Versicherungen von Martin Thaler

Das Marktwächter-Team der Verbraucherzentrale Hamburg hatte die Standmitteilungen der Alten Leipziger kritisiert. Kunden könnten hier nicht die garantierten Überschüsse ihre Lebens- und Rentenversicherungen erkennen. Nun muss der Versicherer nachbessern.

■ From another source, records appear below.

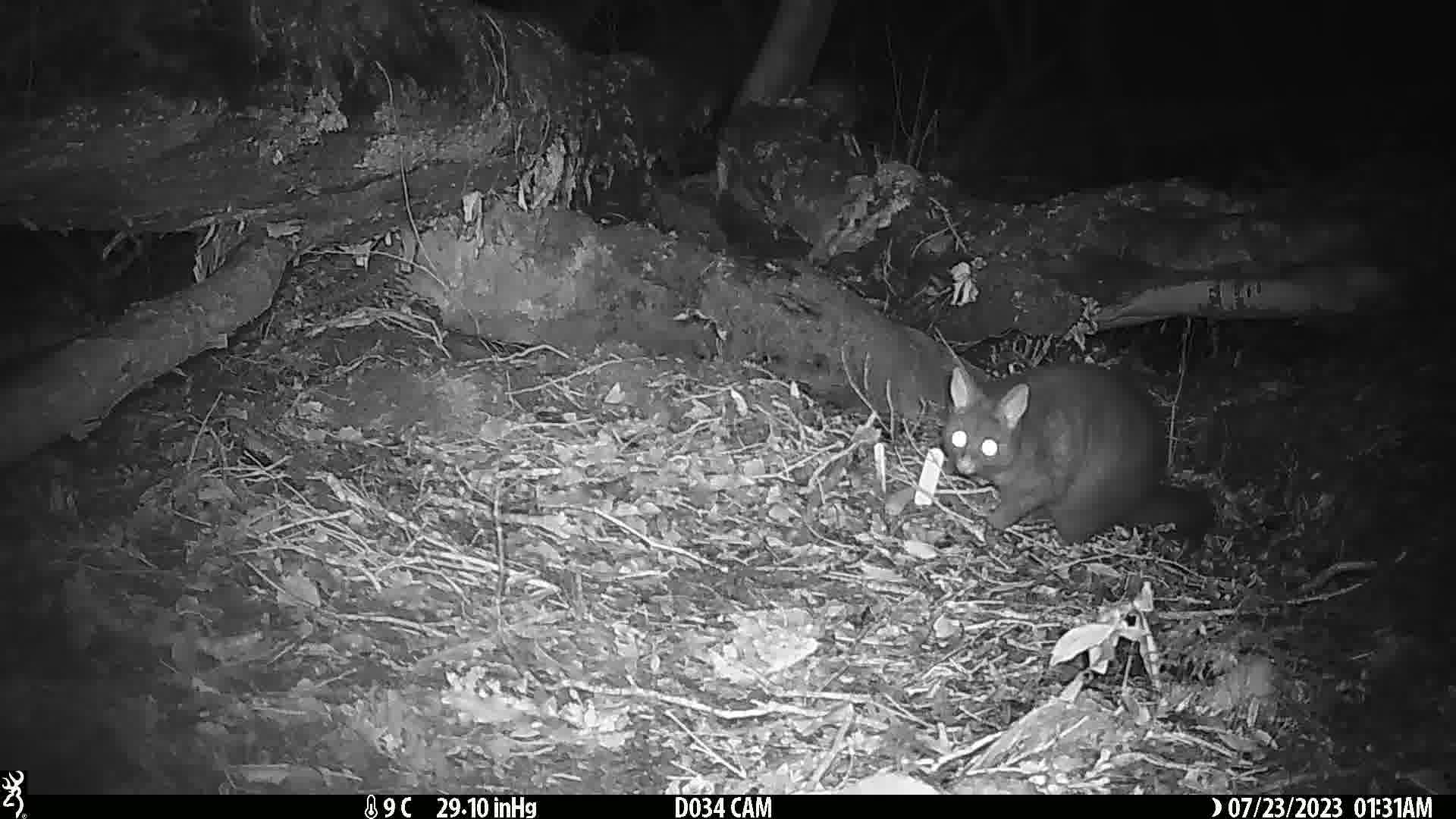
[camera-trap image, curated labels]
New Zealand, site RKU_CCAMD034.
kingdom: Animalia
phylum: Chordata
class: Mammalia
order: Diprotodontia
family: Phalangeridae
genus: Trichosurus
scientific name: Trichosurus vulpecula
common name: common brushtail possum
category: possum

Standmitteilung Verbraucherschutz Alte Leipziger

Muss die Alte Leipziger bei den Standmitteilungen nachbessern? Bild: Alte Leipziger

Die Alte Leipziger muss ihre Standmitteilungen künftig nachbessern. Dies geht aus einem Urteil hervor, das das Marktwächter-Team der Verbraucherzentrale Hamburg vor dem Landgericht Frankfurt/Main (Az: 2-06 O 375/16) erwirkt hat. So muss die Alte Leipziger ihre Lebens- und Rentenversicherungskunden künftig über die bereits gutgeschriebenen Überschüsse informieren und nicht nur, wie bisher, eine prognostizierte Ablaufleistung inklusive künftiger möglicher Überschüsse.  

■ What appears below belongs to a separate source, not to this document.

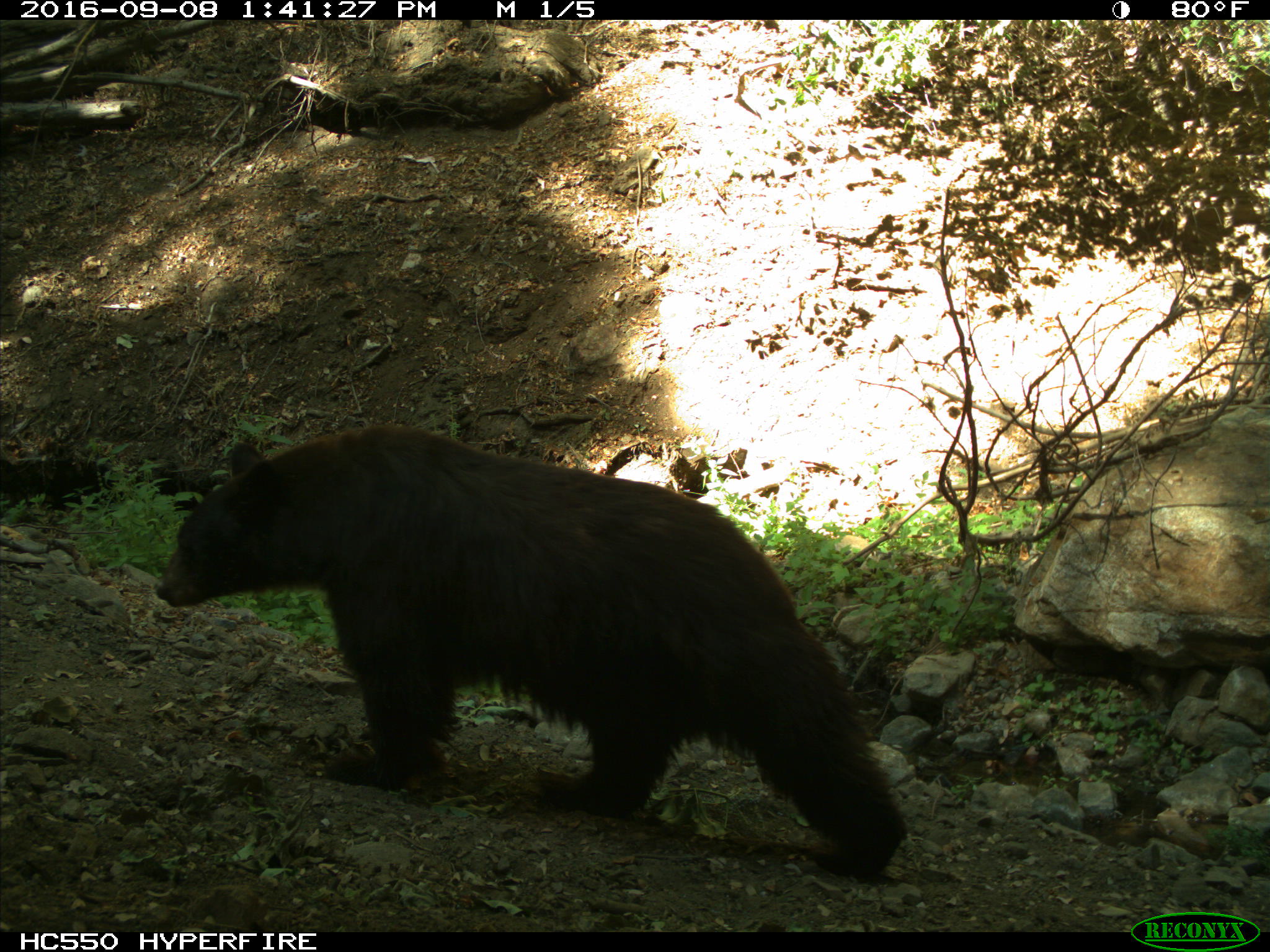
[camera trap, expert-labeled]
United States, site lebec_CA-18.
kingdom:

„Versicherungsnehmer können also nicht erkennen, wie sich die Überschüsse in der Vergangenheit entwickelt haben, ob sie hinter den Erwartungen zurückbleiben und wo ihr Vertrag aktuell steht“, heißt es dazu von Seiten der Verbraucherschützer, die hierin einen Verstoß gegen die gesetzlichen Mindestanforderungen an Standmitteilungen erkannten.  

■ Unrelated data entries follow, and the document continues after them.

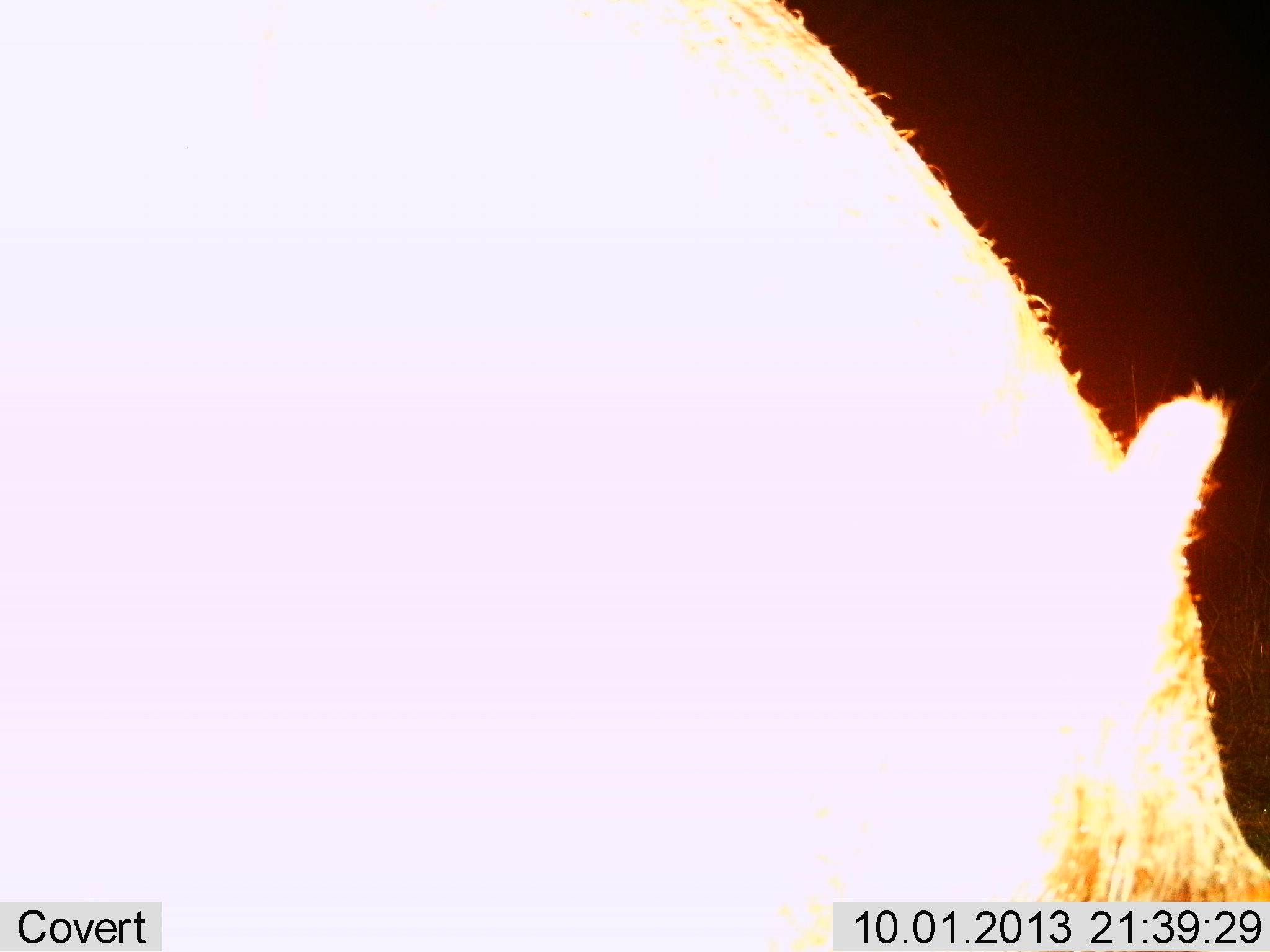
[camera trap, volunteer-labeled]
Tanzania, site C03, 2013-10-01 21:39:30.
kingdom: Animalia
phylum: Chordata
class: Mammalia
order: Artiodactyla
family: Hippopotamidae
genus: Hippopotamus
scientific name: Hippopotamus amphibius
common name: hippopotamus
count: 1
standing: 57%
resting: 0%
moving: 14%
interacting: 0%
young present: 0%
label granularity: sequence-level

In den Fokus der Marktwächter war die Alte Leipziger im Zuge einer Studie gekommen, in der die Standmitteilungen von 48 deutschen Lebensversicherern untersucht worden waren. Mit der damals negativen Bewertung war die Alte Leipziger damals nicht alleine – gleich ein Viertel der untersuchten Standmitteilungen erfüllten laut Ansicht der Marktwächter Finanzen nicht die gesetzlichen Mindestanforderungen.